● **Exercise directions**
Each line of the data that mentions the string "full" needs to be identified and copied.

______

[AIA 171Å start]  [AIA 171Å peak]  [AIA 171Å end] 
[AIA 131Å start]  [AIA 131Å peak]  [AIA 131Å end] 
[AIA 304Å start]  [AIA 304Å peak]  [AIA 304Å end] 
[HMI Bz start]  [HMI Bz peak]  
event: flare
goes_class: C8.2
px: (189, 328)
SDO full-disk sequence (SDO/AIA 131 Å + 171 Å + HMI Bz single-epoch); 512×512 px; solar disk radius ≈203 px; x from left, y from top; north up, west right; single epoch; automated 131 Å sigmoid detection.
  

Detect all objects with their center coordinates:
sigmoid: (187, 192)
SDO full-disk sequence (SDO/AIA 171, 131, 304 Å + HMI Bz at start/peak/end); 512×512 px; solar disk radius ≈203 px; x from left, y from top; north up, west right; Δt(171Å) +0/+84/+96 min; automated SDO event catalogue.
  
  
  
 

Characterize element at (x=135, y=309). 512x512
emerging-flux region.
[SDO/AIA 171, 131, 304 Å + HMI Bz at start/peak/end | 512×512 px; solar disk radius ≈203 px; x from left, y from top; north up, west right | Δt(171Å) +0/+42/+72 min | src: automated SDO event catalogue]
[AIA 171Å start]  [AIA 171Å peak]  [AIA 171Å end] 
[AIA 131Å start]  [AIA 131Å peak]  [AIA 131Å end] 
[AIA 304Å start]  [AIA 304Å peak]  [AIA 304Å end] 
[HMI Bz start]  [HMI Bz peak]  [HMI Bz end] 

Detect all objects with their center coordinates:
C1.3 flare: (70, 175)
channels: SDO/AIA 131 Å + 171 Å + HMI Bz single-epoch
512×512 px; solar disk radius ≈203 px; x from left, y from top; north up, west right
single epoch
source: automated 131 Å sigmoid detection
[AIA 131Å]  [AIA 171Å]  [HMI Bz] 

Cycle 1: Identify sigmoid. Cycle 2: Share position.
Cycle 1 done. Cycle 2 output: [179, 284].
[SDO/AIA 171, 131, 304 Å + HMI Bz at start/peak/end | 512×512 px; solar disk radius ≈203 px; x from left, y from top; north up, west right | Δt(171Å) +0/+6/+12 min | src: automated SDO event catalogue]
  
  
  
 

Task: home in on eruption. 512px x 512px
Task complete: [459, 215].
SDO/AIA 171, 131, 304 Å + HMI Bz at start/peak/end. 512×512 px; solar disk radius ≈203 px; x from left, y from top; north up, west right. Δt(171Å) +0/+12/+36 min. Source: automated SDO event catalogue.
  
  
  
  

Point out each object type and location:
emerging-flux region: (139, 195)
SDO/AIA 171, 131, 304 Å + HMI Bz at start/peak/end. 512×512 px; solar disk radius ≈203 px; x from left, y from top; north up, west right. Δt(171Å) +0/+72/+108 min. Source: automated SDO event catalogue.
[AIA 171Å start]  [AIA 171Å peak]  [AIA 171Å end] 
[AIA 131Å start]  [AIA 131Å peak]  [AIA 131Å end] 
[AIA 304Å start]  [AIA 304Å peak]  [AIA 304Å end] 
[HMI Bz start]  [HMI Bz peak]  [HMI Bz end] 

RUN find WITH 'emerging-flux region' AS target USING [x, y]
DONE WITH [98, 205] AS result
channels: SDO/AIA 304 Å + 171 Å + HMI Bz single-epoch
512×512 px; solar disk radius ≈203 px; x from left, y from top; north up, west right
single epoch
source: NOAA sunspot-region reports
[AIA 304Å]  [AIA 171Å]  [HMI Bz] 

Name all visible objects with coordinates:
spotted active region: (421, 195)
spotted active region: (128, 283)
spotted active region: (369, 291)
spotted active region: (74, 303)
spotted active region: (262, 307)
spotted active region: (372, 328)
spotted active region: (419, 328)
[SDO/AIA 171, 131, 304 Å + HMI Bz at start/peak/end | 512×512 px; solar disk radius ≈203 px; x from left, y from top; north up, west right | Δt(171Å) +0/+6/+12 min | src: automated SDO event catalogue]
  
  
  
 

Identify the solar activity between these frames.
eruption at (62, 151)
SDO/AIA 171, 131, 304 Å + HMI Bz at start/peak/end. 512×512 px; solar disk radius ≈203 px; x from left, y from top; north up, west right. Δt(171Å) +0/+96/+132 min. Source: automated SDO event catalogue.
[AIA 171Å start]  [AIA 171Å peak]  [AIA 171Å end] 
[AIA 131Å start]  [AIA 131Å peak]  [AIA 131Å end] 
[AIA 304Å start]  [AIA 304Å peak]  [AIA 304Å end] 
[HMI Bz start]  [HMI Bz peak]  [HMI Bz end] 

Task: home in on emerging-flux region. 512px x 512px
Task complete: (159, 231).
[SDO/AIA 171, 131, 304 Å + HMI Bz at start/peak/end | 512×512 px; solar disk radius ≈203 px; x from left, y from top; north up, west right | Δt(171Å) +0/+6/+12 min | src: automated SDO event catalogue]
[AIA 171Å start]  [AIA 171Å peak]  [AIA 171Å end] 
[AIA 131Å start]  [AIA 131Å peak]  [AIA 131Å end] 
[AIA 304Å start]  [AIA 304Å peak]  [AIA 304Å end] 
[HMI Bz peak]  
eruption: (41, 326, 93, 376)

______

● **Completed exercise**
SDO full-disk sequence (SDO/AIA 131 Å + 171 Å + HMI Bz single-epoch); 512×512 px; solar disk radius ≈203 px; x from left, y from top; north up, west right; single epoch; automated 131 Å sigmoid detection.
SDO full-disk sequence (SDO/AIA 171, 131, 304 Å + HMI Bz at start/peak/end); 512×512 px; solar disk radius ≈203 px; x from left, y from top; north up, west right; Δt(171Å) +0/+84/+96 min; automated SDO event catalogue.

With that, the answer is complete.